**What the exercise asks:**
Write out the data below exactly, beginning with the first line and ending once the line that has "scientific name: Puma concolor" is written.

(Saved data entries)
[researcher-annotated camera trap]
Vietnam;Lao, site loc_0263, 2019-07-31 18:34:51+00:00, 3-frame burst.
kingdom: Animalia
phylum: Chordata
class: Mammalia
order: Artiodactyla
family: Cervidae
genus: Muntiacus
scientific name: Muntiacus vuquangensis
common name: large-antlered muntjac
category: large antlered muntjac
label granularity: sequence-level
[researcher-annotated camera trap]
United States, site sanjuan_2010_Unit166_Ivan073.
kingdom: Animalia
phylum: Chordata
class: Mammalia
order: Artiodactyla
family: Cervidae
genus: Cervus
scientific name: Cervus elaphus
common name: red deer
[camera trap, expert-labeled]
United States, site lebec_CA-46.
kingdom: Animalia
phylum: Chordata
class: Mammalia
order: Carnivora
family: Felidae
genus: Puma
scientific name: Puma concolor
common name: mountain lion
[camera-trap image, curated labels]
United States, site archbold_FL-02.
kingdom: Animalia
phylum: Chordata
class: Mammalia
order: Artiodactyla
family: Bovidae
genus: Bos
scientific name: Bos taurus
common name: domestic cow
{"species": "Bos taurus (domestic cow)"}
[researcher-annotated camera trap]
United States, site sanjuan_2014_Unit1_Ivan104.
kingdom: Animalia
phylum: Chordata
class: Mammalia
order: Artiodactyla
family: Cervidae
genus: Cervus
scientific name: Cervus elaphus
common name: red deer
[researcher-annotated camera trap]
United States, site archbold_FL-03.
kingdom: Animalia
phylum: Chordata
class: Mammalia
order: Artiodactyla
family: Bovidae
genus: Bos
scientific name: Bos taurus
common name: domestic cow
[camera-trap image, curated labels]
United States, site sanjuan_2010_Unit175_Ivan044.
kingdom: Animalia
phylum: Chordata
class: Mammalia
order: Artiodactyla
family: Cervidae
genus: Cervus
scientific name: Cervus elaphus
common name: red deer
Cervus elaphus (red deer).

**Result of this exercise:**
[researcher-annotated camera trap]
Vietnam;Lao, site loc_0263, 2019-07-31 18:34:51+00:00, 3-frame burst.
kingdom: Animalia
phylum: Chordata
class: Mammalia
order: Artiodactyla
family: Cervidae
genus: Muntiacus
scientific name: Muntiacus vuquangensis
common name: large-antlered muntjac
category: large antlered muntjac
label granularity: sequence-level
[researcher-annotated camera trap]
United States, site sanjuan_2010_Unit166_Ivan073.
kingdom: Animalia
phylum: Chordata
class: Mammalia
order: Artiodactyla
family: Cervidae
genus: Cervus
scientific name: Cervus elaphus
common name: red deer
[camera trap, expert-labeled]
United States, site lebec_CA-46.
kingdom: Animalia
phylum: Chordata
class: Mammalia
order: Carnivora
family: Felidae
genus: Puma
scientific name: Puma concolor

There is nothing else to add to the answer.